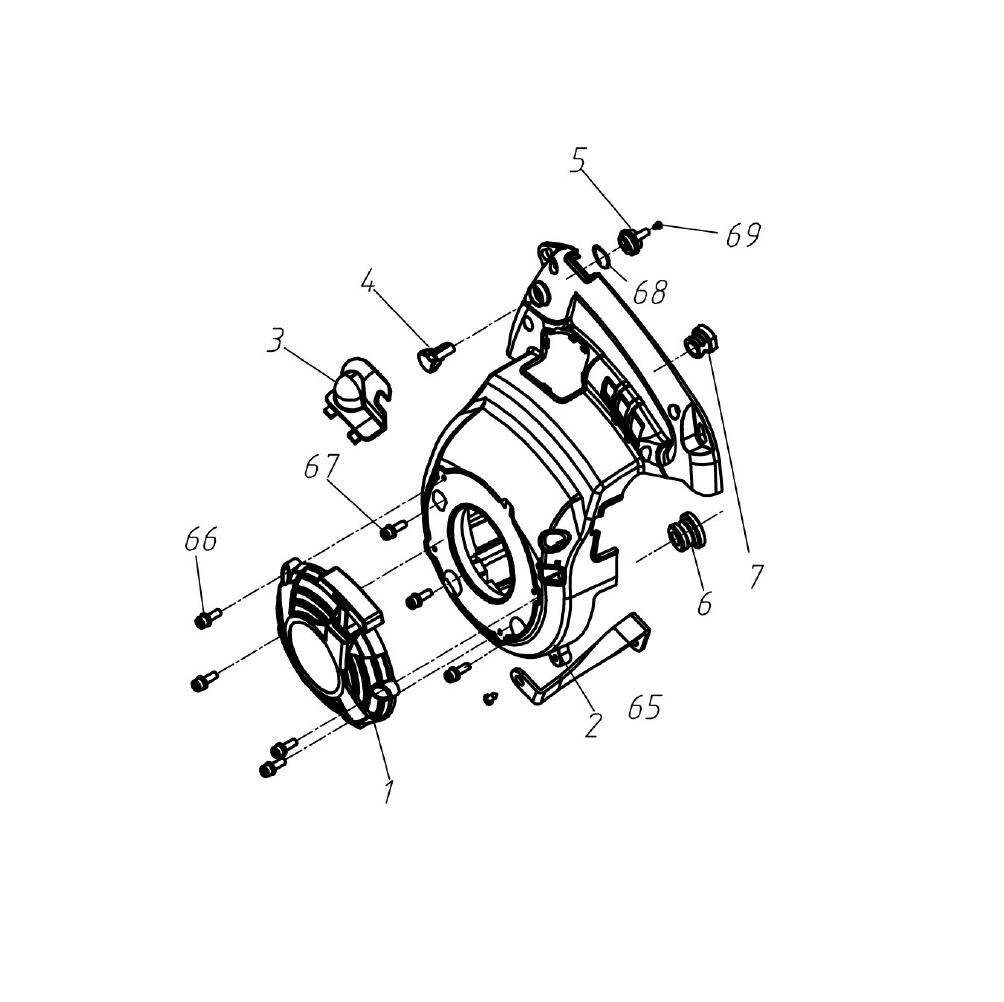 5
69
68
4
3
7
67
66
6
65
2
1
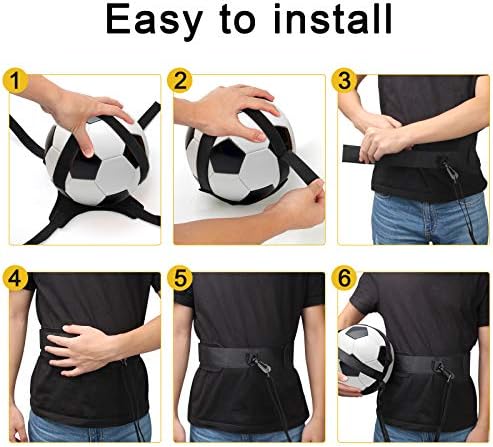 Easy to install

1

2

3

4

5

6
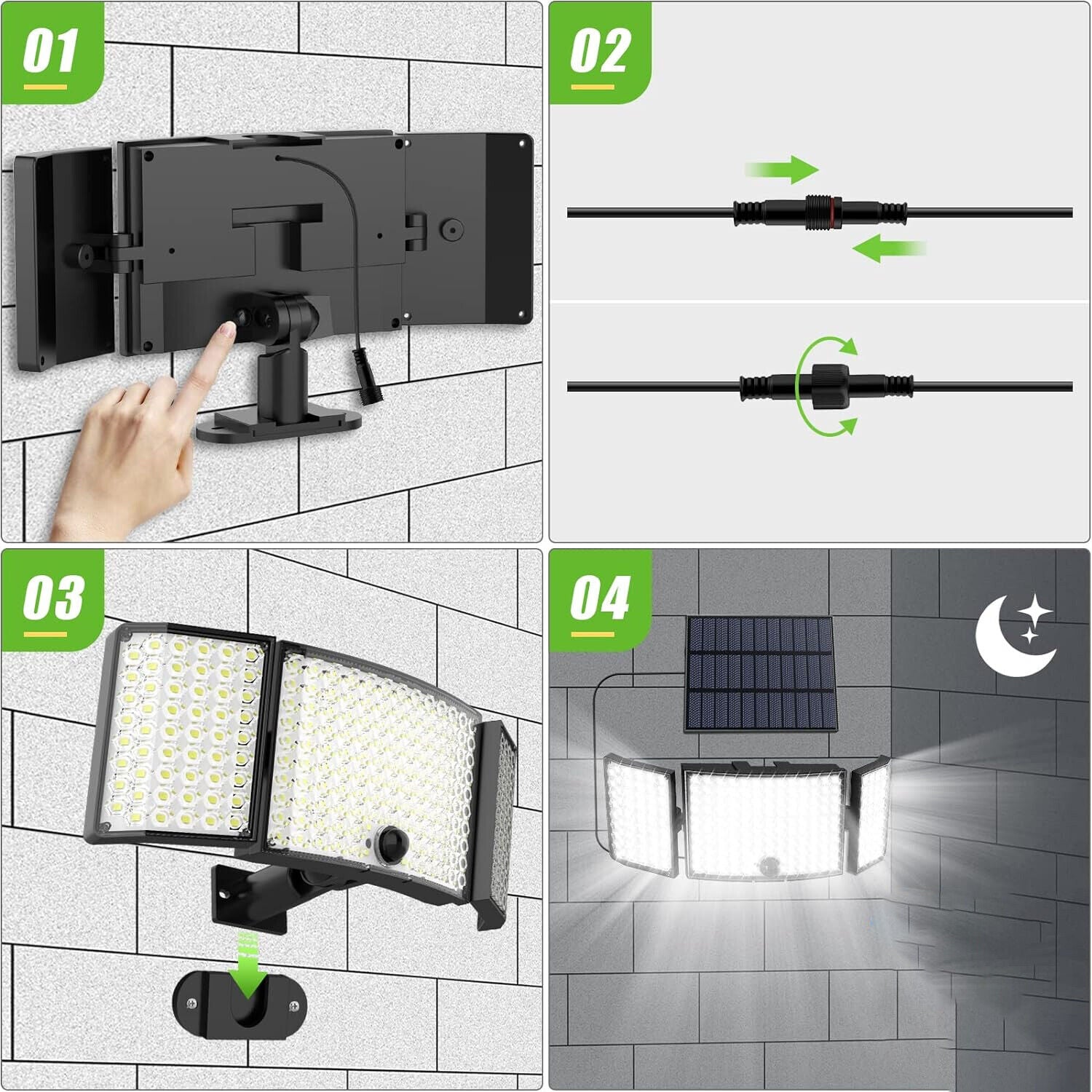 01

02

03

04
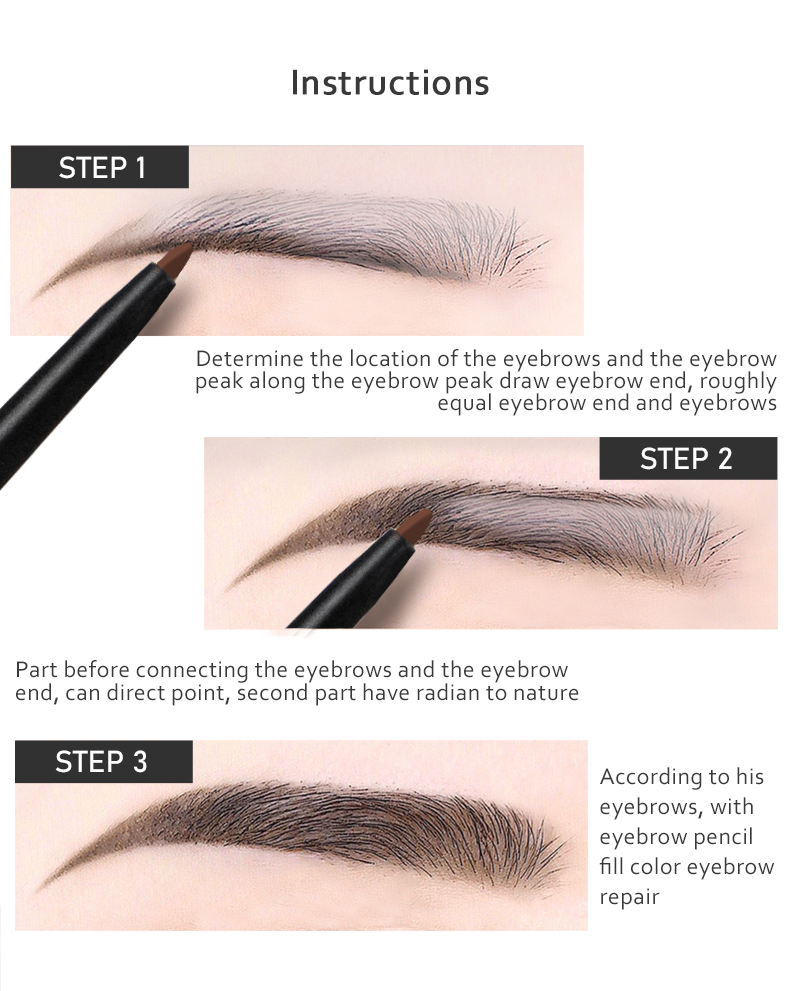 Instructions

STEP 1

Determine the location of the eyebrows and the eyebrow peak along the eyebrow peak draw eyebrow end, roughly equal eyebrow end and eyebrows

STEP 2

Part before connecting the eyebrows and the eyebrow end, can direct point, second part have radian to nature

STEP 3

According to his eyebrows, with eyebrow pencil fill color eyebrow repair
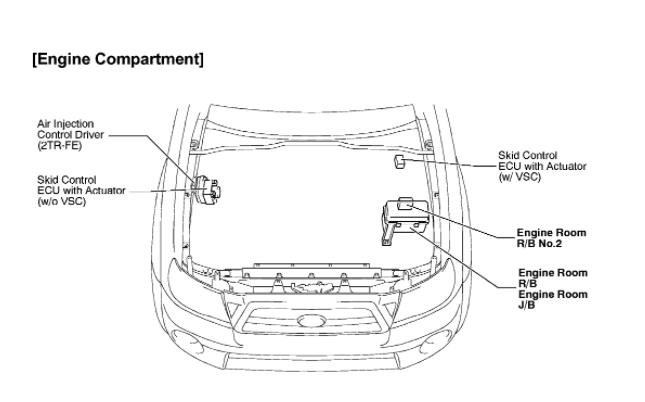 [Engine Compartment]

Air Injection
Control Driver
(2TR-FE)

Skid Control
ECU with Actuator
(w/o VSC)

Skid Control
ECU with Actuator
(w/ VSC)

Engine Room
R/B No.2

Engine Room
R/B
Engine Room
J/B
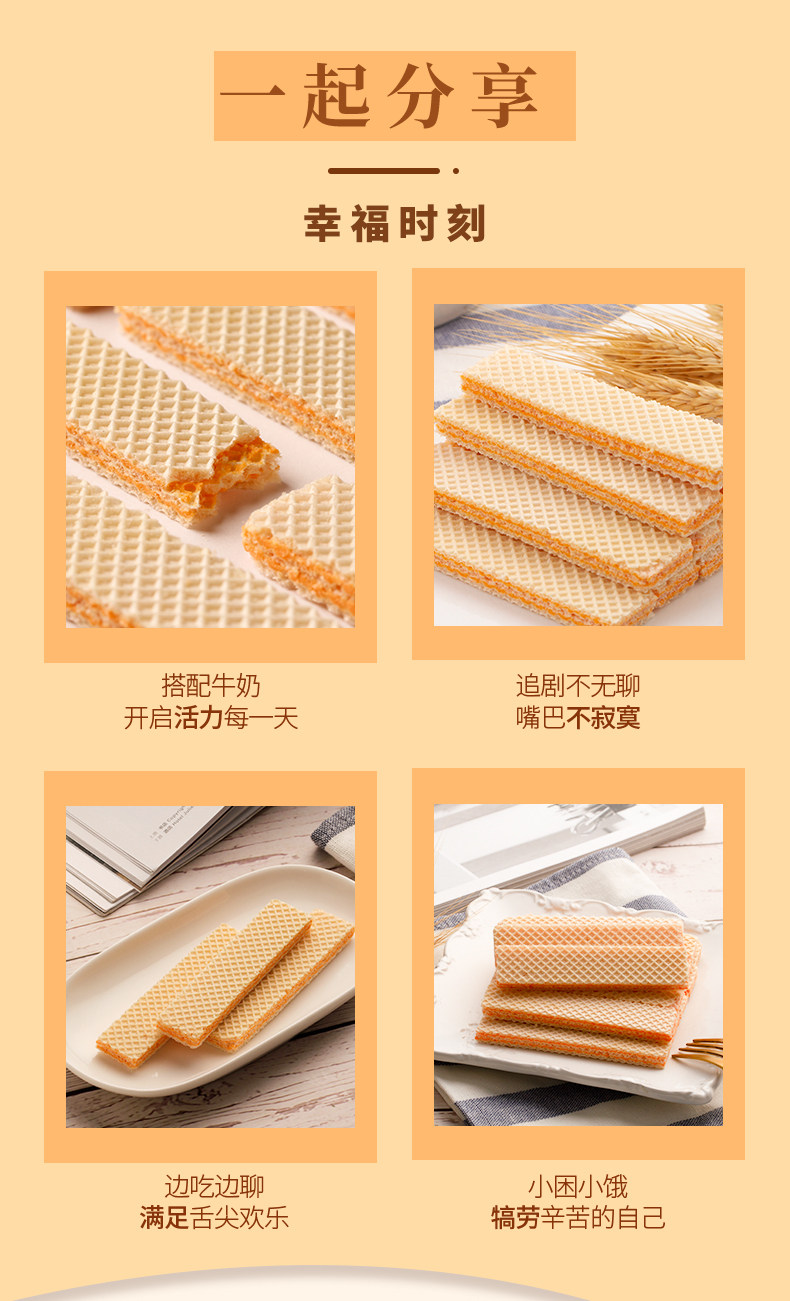 一起分享

幸福时刻

搭配牛奶
开启活力每一天

追剧不无聊
嘴巴不寂寞

边吃边聊
满足舌尖欢乐

小困小饿
犒劳辛苦的自己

---------------

> Instructions for the task
Reprint every record exactly and skip the pictures.

> Answer to this problem
 5
69
68
4
3
7
67
66
6
65
2
1
 Easy to install

1

2

3

4

5

6
 01

02

03

04
 Instructions

STEP 1

Determine the location of the eyebrows and the eyebrow peak along the eyebrow peak draw eyebrow end, roughly equal eyebrow end and eyebrows

STEP 2

Part before connecting the eyebrows and the eyebrow end, can direct point, second part have radian to nature

STEP 3

According to his eyebrows, with eyebrow pencil fill color eyebrow repair
 [Engine Compartment]

Air Injection
Control Driver
(2TR-FE)

Skid Control
ECU with Actuator
(w/o VSC)

Skid Control
ECU with Actuator
(w/ VSC)

Engine Room
R/B No.2

Engine Room
R/B
Engine Room
J/B
 一起分享

幸福时刻

搭配牛奶
开启活力每一天

追剧不无聊
嘴巴不寂寞

边吃边聊
满足舌尖欢乐

小困小饿
犒劳辛苦的自己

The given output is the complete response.